Aside (definition of a vector tangent to a set):
Let $\emptyset\ne S\subset\mathbb{R}^n$ and let $\mathbb{a}\in S$. A vector $\vec{v} \in \mathbb{R}^n$ is said to be tangent to $S$ at $\vec{a}$ when there exists a differentiable path $\gamma : I \to \mathbb{R}^n$, where $I \subseteq \mathbb{R}$ is an open interval containing $0$, such that the following conditions are fulfilled:
(i) $\gamma (t) \in S$ for every $t \in I$;
(ii) $\gamma (0) = \vec{a}$;
(iii) $\gamma ' (0) = \vec{v}$.
I thought that I easily proved this result, but now I'm wondering: if $\vec{a}$ is a point of local extremum for $f$ on $S$, does this mean that $\nabla f(\vec{a})=\vec{0}$? Also, is a stationary point the same as a point of local extremum?
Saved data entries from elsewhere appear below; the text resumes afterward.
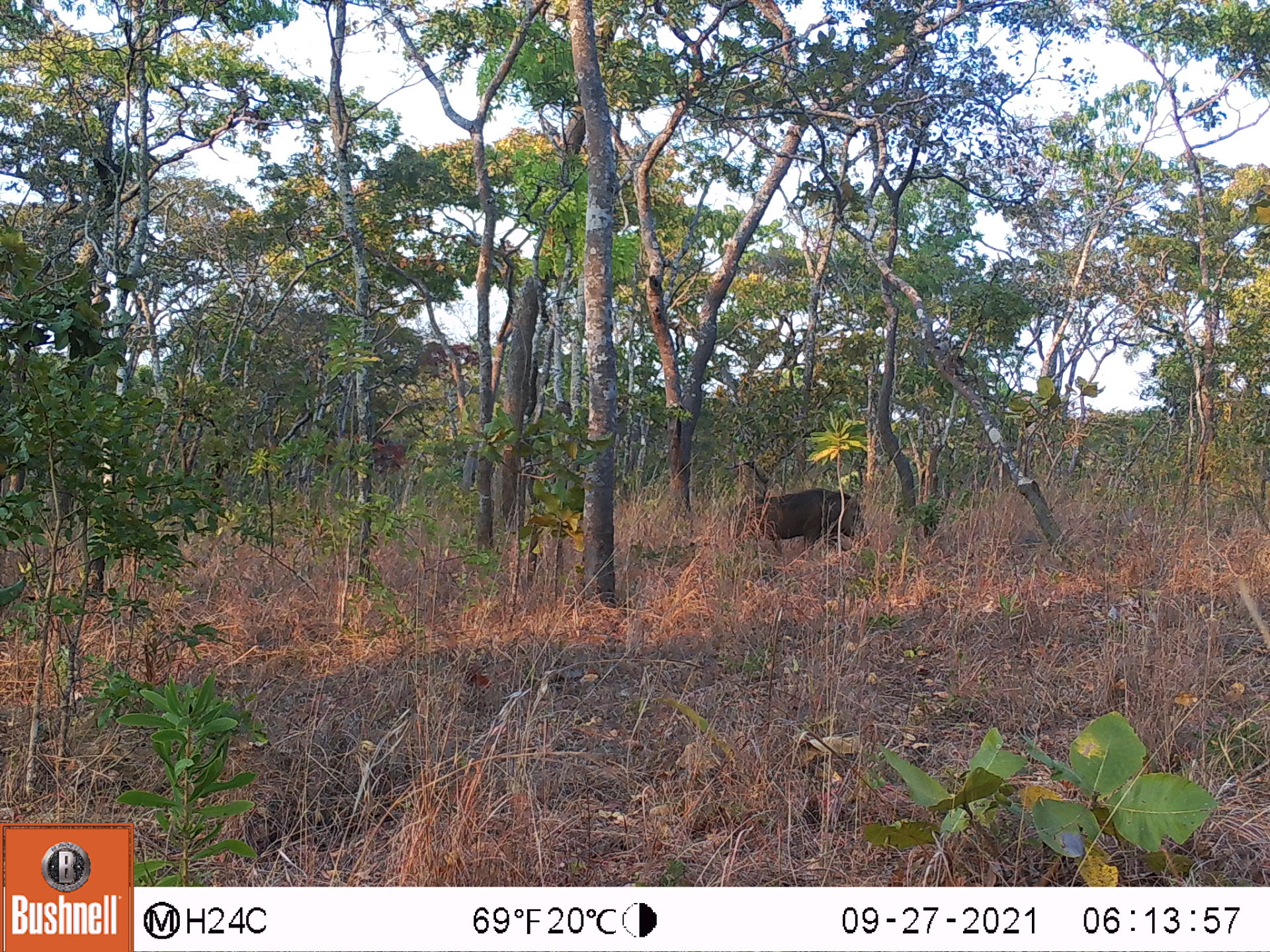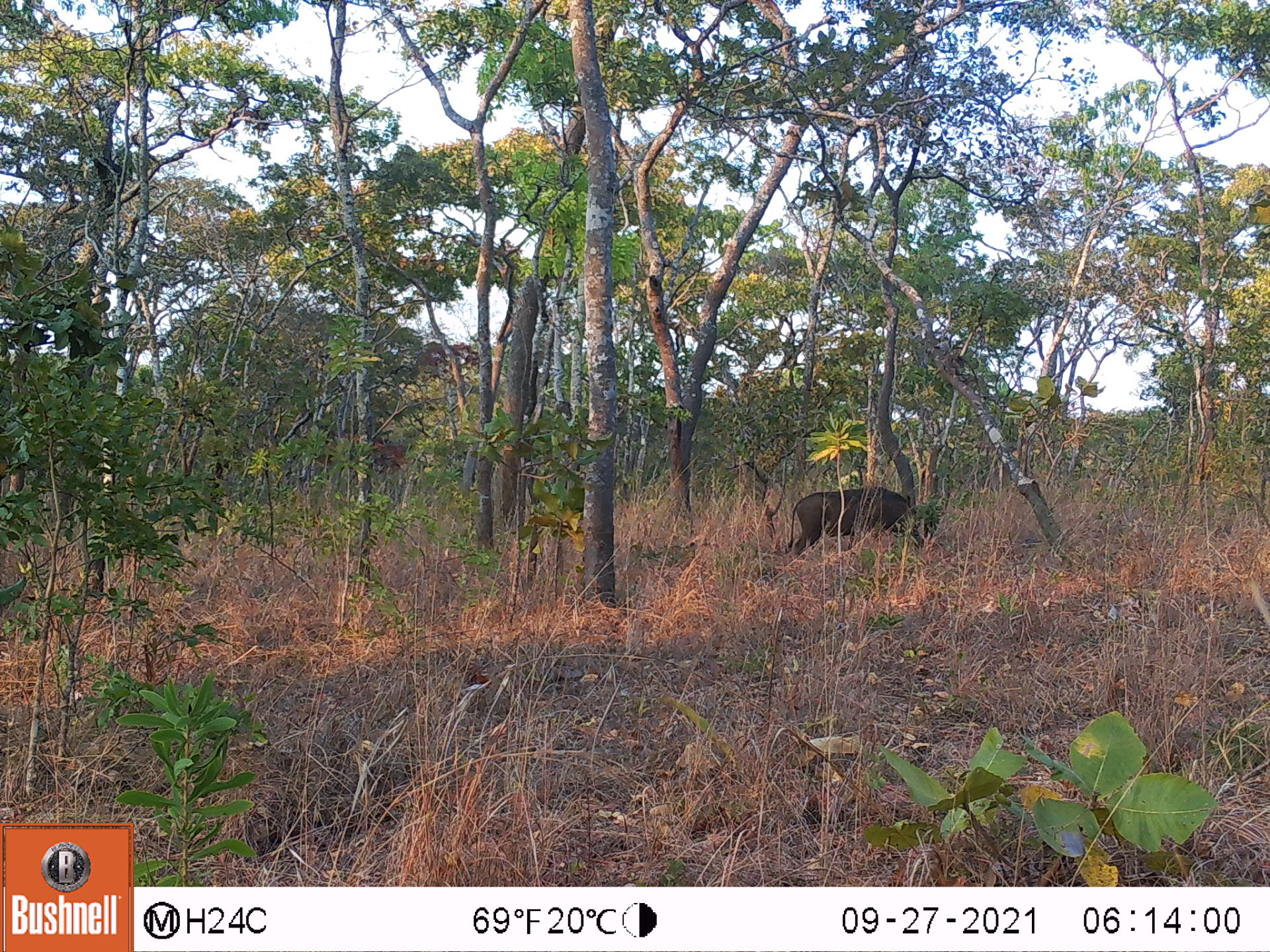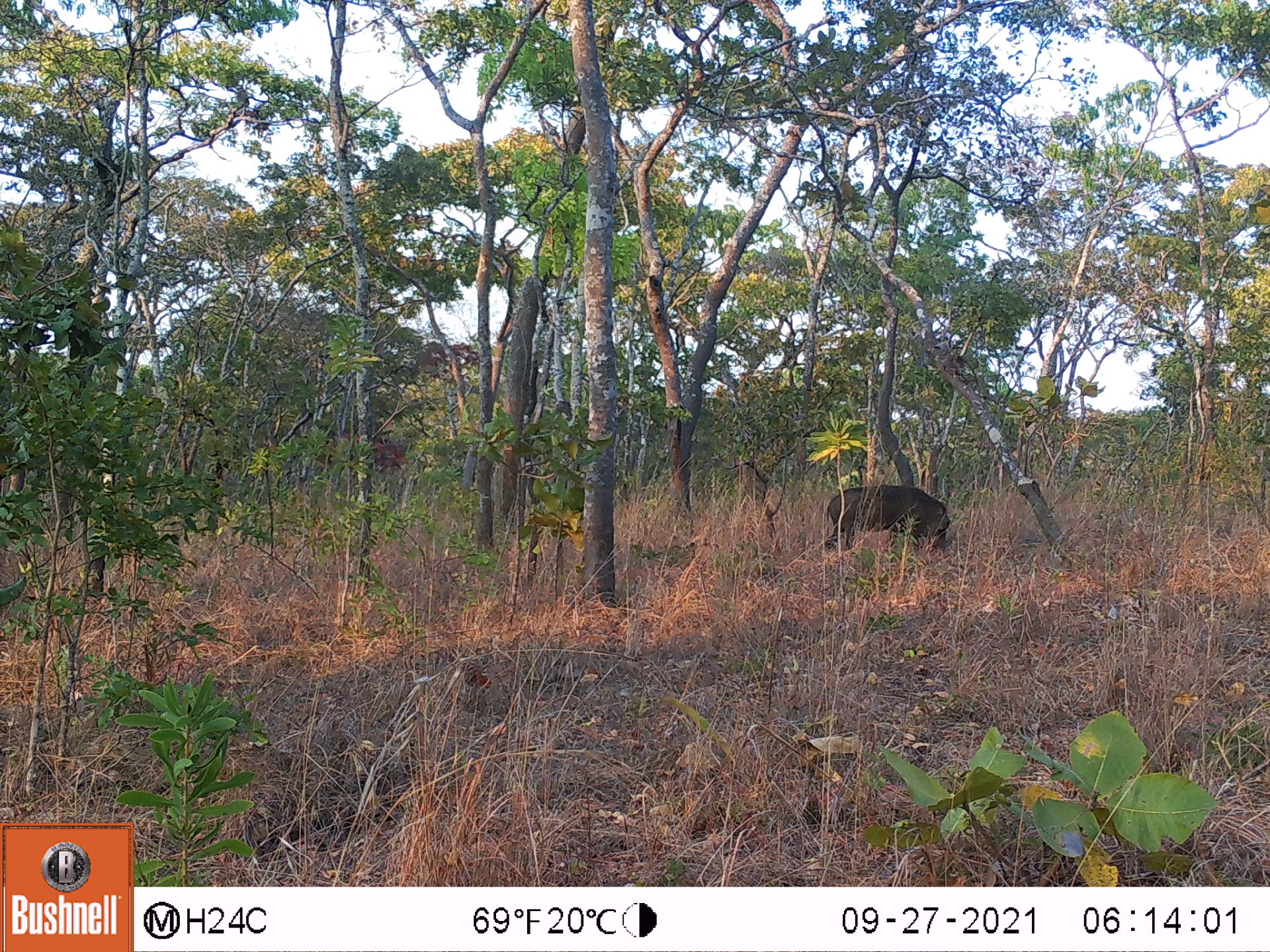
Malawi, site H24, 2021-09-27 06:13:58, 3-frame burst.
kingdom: Animalia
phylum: Chordata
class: Mammalia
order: Artiodactyla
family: Suidae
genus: Phacochoerus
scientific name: Phacochoerus africanus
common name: common warthog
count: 1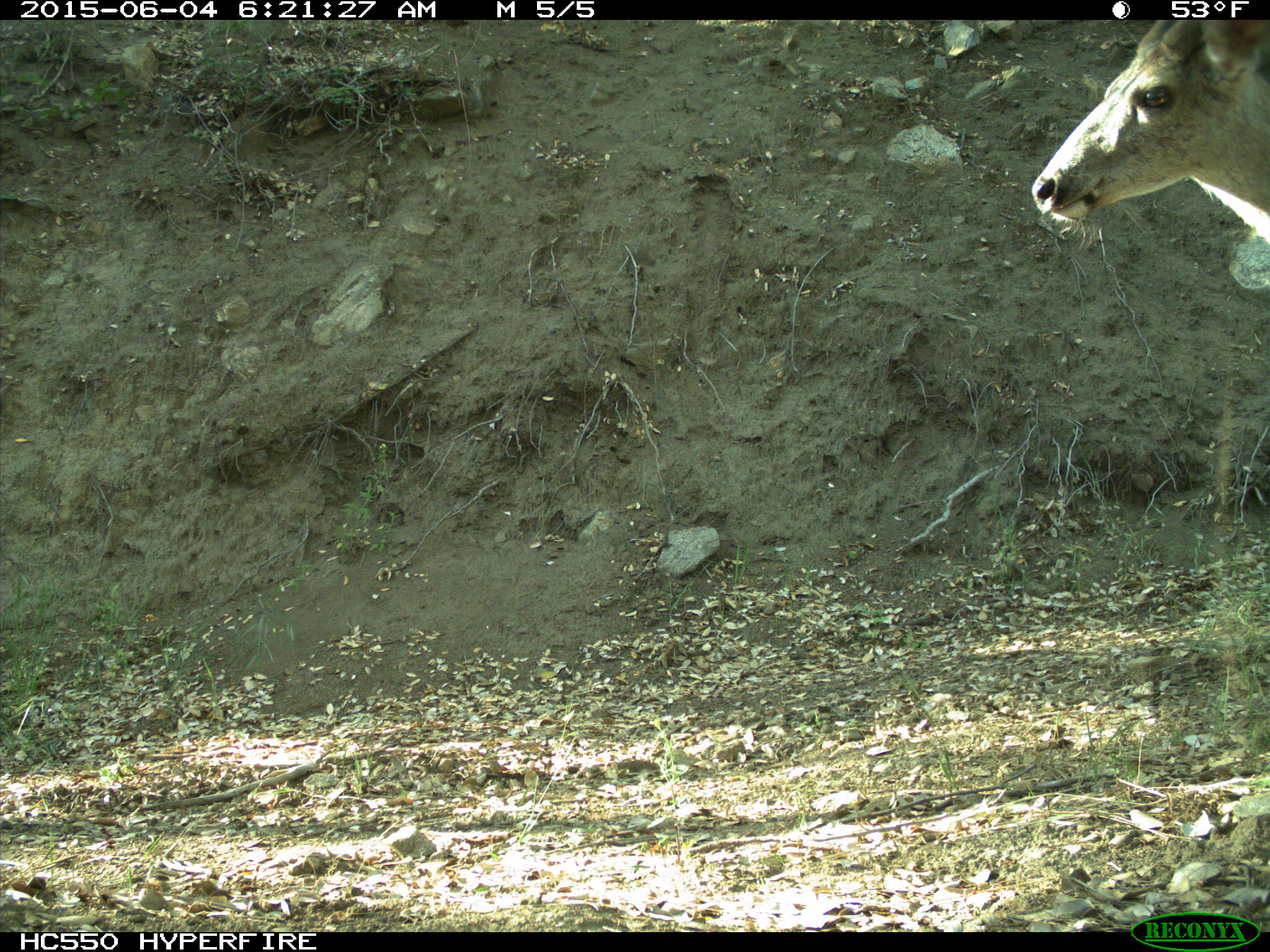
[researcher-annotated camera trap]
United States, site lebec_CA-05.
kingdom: Animalia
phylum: Chordata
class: Mammalia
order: Artiodactyla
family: Cervidae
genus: Odocoileus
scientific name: Odocoileus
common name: deer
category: unidentified deer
Would appreciate your clarifications.
The approach I used is as follows:
Let $u:I\to\mathbb{R}$ be a function, such that $u(t) = f(\gamma(t)), t\in I$. Then $u$ is differentiable, with
$$u'(t)=\langle (\nabla f(\gamma(t)),\gamma'(t) \rangle$$ $$u'(0)=\langle (\nabla f(\gamma(0)),\gamma'(0) \rangle=\langle \nabla f(\vec{a}), \vec{v} \rangle=\langle \vec{0}, \vec{v} \rangle =0$$
But now, I think, it's not so clear.
If $\vec{a}$ is a point of local extremum for $f$ on $S$, this does not mean that $\nabla f(\vec{a})=\vec{0}$. Let $S$ be a singleton, $\{\vec{a}\}$, where $\nabla f(\vec{a})\neq\vec{0}$
A stationary point is not the same as a point of local extremum. Try $f(x_1, ... x_n)=x_1^3$. It has no extrema, but it has stationary points.